Ma oggi non sono più gli Usa il centro del mondo. Premono la Cina e l’India. «Che la Cina, l’India e altri Paesi siano protagonisti non ci sono dubbi. Io però credo all’insostituibilità dell’America. Il mondo non può accettare l’isolamento degli Usa, non può rinunciare alla sua leadership morale. In questi ultimi anni l’America era quella di Guantanamo, non più di Martin Luther King, era considerata da tanti lontana e nemica, redistribuiva la ricchezza in maniera totalmente iniqua. Ora esce dall’angolo. C’è anche la straordinaria prova di democrazia cui abbiamo assistito. Le file ai seggi e il grado di civiltà dimostrata dallo sconfitto. Ho mandato un messaggio a McCain perché il suo discorso mi ha impressionato. Si è preso le contestazioni della sua platea per aver citato le parole di Obama, per aver ricordato che l’America è una. Se guardo alla politica italiana, la differenza appare enorme. Obama vuole unire il suo Paese. In Italia si fa il contrario. Il vincitore Berlusconi, per altro rappresentante di una parte non maggioritaria del Paese, si preoccupa di aggredire gli avversari, non di tenere insieme l’Italia».
La vittoria di Barack è una lezione per il premier? «E una lezione per tutta la politica italiana. Per esempio, trovo grottesco che sia nato un comitato del Pdl per Obama. Direi che ora la confusione che si addebitava al centrosinistra è tutta dall’altra parte. Cos’è la destra? Statalista o mercatista? Sta con Bush o con Obama? Sceglie il populismo della Palin o il moderatismo di McCain? Se Berlusconi dice che Bush è stato il miglior leader nella storia degli Stati uniti non può stare in alcun modo con Obama che ha costruito la sua elezione sulla critica radicale al presidente uscente. Eppoi dicono che sono io quello del ma anche... La verità è che la destra italiana somiglia più alla Palin che a McCain. Molti dirigenti del Pdl, se fossero stati in piazza ad ascoltare lo sconfitto che rendeva omaggio al vincitore, avrebbero fischiato. Vede, mentre in Italia si propongono le classi differenziate, in America viene eletto il figlio di un agricoltore africano. Qualcuno è fuori dal tempo: noi o loro?».
Perché Berlusconi dovrebbe essere tagliato fuori dopo l’elezione di Obama? Per una questione di età o perché è troppo amico di Bush? «Gioca anche il fattore età. E un mondo nuovo quello che si affaccia con Obama. Internet, le social community. Sono strumenti sconosciuti alla generazione del premier. Eppoi Berlusconi blocca gli accordi di Kyoto mentre Obama punta sull’ambiente come fattore di crescita. Berlusconi sponsorizza l’unilateralismo americano che verrà sostituito dal multipolarismo. Obama ovviamente è un sostenitore dell’integrazione multiculturale che la destra osteggia. Le idee di Berlusconi sono state sconfitte perché lui si riconosce in Bush. Che è il vero perdente di questo voto».
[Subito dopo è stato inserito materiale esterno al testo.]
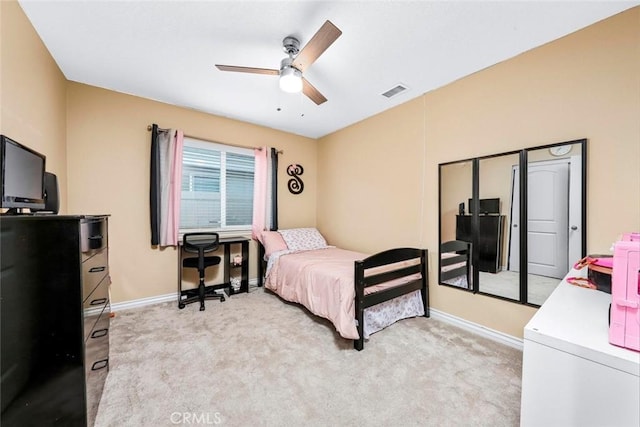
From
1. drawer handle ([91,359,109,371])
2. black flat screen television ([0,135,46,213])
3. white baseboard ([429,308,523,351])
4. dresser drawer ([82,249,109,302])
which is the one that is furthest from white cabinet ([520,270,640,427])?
black flat screen television ([0,135,46,213])

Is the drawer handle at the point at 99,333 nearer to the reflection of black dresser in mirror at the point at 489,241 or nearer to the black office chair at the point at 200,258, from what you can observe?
the black office chair at the point at 200,258

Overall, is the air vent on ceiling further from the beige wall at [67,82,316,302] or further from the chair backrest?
the chair backrest

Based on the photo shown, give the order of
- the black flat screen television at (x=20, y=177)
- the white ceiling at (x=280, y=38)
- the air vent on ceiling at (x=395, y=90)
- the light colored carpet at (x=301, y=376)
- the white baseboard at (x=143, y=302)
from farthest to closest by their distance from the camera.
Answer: the white baseboard at (x=143, y=302) → the air vent on ceiling at (x=395, y=90) → the white ceiling at (x=280, y=38) → the light colored carpet at (x=301, y=376) → the black flat screen television at (x=20, y=177)

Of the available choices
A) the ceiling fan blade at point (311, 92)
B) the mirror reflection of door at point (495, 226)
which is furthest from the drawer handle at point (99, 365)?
the mirror reflection of door at point (495, 226)

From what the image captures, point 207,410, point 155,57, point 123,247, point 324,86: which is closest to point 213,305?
point 123,247

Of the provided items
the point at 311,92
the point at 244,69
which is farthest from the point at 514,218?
the point at 244,69

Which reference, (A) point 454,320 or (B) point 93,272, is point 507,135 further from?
(B) point 93,272

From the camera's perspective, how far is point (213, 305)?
3000 mm

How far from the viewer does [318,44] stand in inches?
62.7

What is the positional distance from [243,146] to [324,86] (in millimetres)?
1620

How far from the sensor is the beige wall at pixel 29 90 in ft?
4.93

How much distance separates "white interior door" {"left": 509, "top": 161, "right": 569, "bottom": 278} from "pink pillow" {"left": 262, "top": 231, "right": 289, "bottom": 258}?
2656 millimetres

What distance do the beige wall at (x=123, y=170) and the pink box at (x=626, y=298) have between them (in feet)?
12.2

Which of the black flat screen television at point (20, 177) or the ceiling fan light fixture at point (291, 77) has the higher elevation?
the ceiling fan light fixture at point (291, 77)
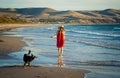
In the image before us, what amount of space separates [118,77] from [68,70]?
6.81 ft

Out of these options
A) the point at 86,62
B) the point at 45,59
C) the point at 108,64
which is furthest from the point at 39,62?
the point at 108,64

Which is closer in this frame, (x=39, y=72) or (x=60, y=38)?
(x=39, y=72)

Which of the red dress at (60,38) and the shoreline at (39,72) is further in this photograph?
the red dress at (60,38)

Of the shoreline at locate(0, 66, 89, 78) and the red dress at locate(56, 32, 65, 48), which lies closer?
the shoreline at locate(0, 66, 89, 78)

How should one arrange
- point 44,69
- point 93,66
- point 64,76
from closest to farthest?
point 64,76, point 44,69, point 93,66

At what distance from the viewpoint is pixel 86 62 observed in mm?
14305

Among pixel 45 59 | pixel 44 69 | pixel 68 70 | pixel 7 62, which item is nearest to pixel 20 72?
pixel 44 69

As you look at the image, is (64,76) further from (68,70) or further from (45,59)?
(45,59)

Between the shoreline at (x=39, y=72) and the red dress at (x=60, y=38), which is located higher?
the red dress at (x=60, y=38)

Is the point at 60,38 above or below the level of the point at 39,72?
above

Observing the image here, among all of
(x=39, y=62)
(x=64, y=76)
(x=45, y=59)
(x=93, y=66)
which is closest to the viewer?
(x=64, y=76)

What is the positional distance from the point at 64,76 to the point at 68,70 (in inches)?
48.6

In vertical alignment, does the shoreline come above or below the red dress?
below

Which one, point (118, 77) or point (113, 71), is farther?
point (113, 71)
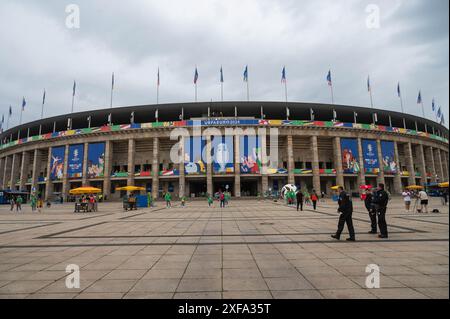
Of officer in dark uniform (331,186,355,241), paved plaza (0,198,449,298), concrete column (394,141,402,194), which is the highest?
concrete column (394,141,402,194)

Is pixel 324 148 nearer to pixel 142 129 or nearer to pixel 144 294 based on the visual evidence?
pixel 142 129

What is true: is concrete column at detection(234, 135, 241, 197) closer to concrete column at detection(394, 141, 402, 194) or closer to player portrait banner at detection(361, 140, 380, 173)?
player portrait banner at detection(361, 140, 380, 173)

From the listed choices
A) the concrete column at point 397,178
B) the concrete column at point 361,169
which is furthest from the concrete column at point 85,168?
the concrete column at point 397,178

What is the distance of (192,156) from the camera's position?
47.2 m

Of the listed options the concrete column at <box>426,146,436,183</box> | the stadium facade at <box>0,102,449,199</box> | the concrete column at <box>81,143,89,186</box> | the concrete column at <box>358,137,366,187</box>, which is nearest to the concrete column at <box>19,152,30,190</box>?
the stadium facade at <box>0,102,449,199</box>

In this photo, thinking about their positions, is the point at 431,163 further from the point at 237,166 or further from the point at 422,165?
the point at 237,166

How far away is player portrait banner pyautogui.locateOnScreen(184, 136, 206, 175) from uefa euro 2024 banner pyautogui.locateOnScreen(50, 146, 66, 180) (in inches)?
1108

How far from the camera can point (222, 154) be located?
47.2m

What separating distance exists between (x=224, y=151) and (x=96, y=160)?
2712cm

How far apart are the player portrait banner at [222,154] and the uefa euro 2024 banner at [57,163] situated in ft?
110

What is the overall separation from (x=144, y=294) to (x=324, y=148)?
181 ft

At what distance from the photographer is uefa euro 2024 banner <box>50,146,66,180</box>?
170 feet
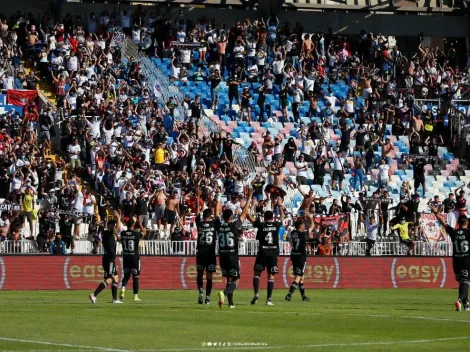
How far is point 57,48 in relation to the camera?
1796 inches

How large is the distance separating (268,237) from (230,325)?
7370mm

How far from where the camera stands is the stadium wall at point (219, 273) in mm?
35281

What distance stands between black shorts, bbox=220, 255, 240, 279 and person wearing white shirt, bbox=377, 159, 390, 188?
2146 cm

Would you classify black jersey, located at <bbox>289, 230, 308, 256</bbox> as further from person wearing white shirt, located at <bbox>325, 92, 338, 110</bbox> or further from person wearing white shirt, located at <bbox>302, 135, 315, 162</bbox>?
person wearing white shirt, located at <bbox>325, 92, 338, 110</bbox>

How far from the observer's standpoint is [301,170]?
149ft

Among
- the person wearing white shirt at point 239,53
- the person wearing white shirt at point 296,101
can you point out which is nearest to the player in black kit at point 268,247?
the person wearing white shirt at point 296,101

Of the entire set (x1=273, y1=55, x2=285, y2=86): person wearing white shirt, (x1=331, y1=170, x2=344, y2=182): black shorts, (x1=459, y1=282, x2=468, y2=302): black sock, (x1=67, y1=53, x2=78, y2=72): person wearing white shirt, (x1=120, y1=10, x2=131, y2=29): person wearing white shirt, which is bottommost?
(x1=459, y1=282, x2=468, y2=302): black sock

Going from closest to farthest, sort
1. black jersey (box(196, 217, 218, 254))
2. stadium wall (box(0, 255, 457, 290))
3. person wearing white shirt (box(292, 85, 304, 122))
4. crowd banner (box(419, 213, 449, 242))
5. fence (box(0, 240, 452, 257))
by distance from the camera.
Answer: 1. black jersey (box(196, 217, 218, 254))
2. stadium wall (box(0, 255, 457, 290))
3. fence (box(0, 240, 452, 257))
4. crowd banner (box(419, 213, 449, 242))
5. person wearing white shirt (box(292, 85, 304, 122))

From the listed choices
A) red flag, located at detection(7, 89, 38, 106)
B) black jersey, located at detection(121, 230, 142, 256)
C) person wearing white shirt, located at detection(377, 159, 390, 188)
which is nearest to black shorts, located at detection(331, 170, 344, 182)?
person wearing white shirt, located at detection(377, 159, 390, 188)

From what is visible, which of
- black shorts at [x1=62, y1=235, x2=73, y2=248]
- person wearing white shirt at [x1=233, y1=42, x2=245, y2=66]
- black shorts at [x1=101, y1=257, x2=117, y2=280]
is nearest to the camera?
black shorts at [x1=101, y1=257, x2=117, y2=280]

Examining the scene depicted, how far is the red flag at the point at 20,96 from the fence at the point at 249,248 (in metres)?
8.19

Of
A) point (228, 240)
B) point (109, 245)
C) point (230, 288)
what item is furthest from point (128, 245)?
point (230, 288)

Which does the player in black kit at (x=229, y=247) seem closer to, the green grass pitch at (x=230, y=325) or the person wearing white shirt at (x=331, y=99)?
the green grass pitch at (x=230, y=325)

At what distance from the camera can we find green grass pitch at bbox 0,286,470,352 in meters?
16.9
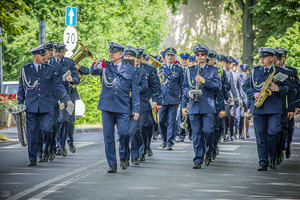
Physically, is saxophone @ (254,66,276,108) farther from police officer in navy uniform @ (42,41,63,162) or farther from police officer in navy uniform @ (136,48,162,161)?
police officer in navy uniform @ (42,41,63,162)

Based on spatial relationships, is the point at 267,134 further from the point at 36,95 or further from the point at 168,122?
the point at 168,122

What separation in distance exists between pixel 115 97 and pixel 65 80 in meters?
2.85

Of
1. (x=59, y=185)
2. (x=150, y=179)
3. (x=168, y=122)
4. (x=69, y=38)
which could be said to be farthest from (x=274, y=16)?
(x=59, y=185)

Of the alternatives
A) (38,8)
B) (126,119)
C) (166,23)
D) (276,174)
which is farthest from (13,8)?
(166,23)

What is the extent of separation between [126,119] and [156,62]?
5.57 m

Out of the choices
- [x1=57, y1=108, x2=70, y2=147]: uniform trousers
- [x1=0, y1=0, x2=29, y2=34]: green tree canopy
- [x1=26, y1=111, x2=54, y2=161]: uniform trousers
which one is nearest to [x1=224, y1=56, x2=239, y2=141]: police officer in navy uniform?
[x1=57, y1=108, x2=70, y2=147]: uniform trousers

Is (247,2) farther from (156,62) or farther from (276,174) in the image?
(276,174)

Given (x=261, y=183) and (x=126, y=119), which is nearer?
(x=261, y=183)

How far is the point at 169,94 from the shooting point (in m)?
15.9

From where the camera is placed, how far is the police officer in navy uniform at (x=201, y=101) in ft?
37.8

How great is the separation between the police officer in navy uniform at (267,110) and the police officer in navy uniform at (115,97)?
7.09 feet

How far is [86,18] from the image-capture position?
3691 centimetres

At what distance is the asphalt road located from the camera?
28.2ft

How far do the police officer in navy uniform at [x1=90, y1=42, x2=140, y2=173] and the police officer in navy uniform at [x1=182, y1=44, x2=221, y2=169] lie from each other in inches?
47.3
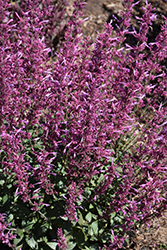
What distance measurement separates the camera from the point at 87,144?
10.3 ft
Dunque il Cavaliere non durerà cinque anni. «Non lo so. Comunque un’altra fase era già avviata prima del voto americano. Loro possono smentire quanto vogliono, ma i sondaggi indicano una caduta verticale per il governo. Il malessere della maggioranza si sente, eccome. Se dovessi elencare le telefonate che ricevo da dirigenti del centrodestra sgomenti per come Berlusconi si muove nella vita istituzionale, potrei impiegare due giorni».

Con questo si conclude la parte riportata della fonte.